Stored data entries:

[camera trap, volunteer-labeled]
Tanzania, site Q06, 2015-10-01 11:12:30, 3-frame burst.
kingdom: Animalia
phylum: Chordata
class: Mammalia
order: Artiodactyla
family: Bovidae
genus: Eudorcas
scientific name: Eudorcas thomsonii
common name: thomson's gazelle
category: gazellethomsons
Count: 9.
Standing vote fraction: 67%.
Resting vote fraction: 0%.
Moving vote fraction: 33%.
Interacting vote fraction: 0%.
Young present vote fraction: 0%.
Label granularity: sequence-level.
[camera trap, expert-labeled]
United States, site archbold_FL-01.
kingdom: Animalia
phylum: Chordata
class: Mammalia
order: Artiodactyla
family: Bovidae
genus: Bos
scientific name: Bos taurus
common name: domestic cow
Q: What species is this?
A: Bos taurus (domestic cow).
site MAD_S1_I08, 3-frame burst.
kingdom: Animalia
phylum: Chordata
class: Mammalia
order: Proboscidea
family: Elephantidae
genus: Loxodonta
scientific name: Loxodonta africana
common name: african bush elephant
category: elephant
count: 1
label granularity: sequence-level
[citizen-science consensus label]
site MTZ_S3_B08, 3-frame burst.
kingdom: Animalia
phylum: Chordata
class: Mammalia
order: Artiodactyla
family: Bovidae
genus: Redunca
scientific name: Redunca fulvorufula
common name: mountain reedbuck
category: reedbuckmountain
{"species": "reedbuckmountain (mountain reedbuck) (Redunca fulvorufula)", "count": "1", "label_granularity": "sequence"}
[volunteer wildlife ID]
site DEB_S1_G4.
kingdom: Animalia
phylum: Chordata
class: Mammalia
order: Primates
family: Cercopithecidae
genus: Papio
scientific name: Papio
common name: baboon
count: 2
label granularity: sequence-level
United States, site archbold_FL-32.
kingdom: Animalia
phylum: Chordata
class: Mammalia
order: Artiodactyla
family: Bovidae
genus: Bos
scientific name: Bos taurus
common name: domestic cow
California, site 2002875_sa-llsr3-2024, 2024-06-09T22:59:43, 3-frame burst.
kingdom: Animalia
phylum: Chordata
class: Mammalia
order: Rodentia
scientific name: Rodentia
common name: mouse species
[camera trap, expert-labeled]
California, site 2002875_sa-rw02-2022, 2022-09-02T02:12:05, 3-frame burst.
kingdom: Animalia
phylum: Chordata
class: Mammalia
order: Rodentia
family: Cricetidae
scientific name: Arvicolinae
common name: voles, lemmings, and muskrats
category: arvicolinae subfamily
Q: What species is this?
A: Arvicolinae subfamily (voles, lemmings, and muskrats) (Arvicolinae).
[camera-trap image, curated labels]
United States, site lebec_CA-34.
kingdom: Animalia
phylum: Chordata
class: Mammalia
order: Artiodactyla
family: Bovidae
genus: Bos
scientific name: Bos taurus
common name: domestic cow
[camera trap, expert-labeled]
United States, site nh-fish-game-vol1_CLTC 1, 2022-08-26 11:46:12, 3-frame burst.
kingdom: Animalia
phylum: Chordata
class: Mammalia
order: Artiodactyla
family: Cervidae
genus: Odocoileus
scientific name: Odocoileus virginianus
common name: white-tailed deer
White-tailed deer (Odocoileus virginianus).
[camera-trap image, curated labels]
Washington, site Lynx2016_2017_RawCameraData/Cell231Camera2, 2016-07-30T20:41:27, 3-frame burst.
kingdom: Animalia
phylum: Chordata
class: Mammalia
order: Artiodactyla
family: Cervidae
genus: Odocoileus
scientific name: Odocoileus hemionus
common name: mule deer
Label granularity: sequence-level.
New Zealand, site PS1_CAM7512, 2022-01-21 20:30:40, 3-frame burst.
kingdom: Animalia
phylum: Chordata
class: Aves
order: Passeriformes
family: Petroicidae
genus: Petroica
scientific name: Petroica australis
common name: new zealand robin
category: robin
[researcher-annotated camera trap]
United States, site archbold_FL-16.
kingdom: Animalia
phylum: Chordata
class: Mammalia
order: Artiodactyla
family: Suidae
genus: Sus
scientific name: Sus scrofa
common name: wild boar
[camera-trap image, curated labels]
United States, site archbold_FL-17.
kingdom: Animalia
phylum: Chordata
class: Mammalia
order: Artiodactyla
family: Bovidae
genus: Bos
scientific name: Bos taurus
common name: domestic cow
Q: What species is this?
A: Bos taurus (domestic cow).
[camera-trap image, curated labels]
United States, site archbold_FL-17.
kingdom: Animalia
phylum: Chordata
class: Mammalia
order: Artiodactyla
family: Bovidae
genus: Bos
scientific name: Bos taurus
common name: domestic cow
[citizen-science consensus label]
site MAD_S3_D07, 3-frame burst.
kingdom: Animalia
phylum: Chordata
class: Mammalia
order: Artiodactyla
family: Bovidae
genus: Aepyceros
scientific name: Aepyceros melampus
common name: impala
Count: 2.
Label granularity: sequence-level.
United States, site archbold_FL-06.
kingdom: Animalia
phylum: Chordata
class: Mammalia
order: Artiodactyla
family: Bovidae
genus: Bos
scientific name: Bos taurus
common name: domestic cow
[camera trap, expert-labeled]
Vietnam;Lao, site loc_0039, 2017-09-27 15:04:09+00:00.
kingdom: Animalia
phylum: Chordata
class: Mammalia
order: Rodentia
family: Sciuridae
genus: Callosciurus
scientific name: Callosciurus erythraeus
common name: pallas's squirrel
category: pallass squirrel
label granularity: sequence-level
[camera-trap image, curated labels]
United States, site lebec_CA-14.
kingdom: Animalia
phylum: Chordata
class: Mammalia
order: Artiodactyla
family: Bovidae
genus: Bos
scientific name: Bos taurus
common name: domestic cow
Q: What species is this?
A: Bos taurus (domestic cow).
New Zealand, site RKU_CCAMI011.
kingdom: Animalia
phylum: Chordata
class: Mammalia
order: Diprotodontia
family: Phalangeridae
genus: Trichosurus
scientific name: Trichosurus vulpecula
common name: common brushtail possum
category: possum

### What you need to do
Show the lines of the data that hold the word "California".

### Response area
California, site 2002875_sa-llsr3-2024, 2024-06-09T22:59:43, 3-frame burst.
California, site 2002875_sa-rw02-2022, 2022-09-02T02:12:05, 3-frame burst.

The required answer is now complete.